Necesidad de organización supranacional con medios adecuados. Mediante ellos podría imponer la justicia y la paz

 

Ya, 1956-11-16

 

      En el séptimo «arrondisement» de la capital francesa, contiguo casi a la modesta residencia del cardenal de París, se encuentra el Secretariado de Pax Christi, al que mis deberes me llevan con frecuencia.

      Contra lo que la mayoría de las gentes creen, París no es Pigalle o, al menos, no es sólo Pigalle. No es la ciudad de la diversión y del vicio, atrayente cebo para los turistas del placer, que muchos se imaginan, sino también un gran centro de vida intelectual y religiosa, que ha prestado y presta a la iglesia universal servicios altamente apreciados.

      Los actuales acontecimientos no podían menos de tener repercusiones en la dirección de este movimiento, modesto, pero lleno de entusiasmo: muchos se dirigen a ella pidiendo que se realicen actos adecuados a la gravedad del momento y que se apliquen, en el terreno de la acción, el enorme dolor y la inquietud justiciera que laten en las últimas dramáticas palabras de Pío XII.

      Es evidente que la actitud de los católicos y sus movimientos en el plano intelectual y político de los países libres pueden pesar enormemente en el desarrollo de los acontecimientos, porque en todo el mundo occidental la Iglesia goza de un prestigio y una autoridad moral muy superiores a los que tenía en el siglo pasado.

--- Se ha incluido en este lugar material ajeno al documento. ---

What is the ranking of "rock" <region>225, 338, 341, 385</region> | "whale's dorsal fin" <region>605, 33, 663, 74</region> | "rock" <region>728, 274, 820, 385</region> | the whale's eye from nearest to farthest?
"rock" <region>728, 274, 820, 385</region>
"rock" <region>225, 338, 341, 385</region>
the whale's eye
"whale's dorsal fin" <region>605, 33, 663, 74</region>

      Hay que evitar, sobre todo, que los hombres de buena voluntad puedan ser arrastrados por la desconfianza y el espíritu de violencia.

      Una injusticia no justifica nunca otra injusticia. Un atropello no corrige a otro atropello.

      Si las personas honradas pierden la serenidad, no sólo su acción en favor de los oprimidos será menos eficaz y, a la larga, catastrófica para todos, sino que podría llegar a resultar tan odiosa como lo es ahora la de los bárbaros adversarios de la justicia. «Basta ya —decía el Papa en su mensaje del día 10— de represiones ilegales y brutales».

      El único camino abierto es, pues, el de la acción jurídica internacional. ¿Quiere esto decir que, una vez más, las naciones —«la unión compacta de las naciones sinceramente amantes de la paz y de la libertad»— se abstendrán de intervenir de un modo efectivo frente a un acto de agresión brutal como el que acaba de producirse en Hungría?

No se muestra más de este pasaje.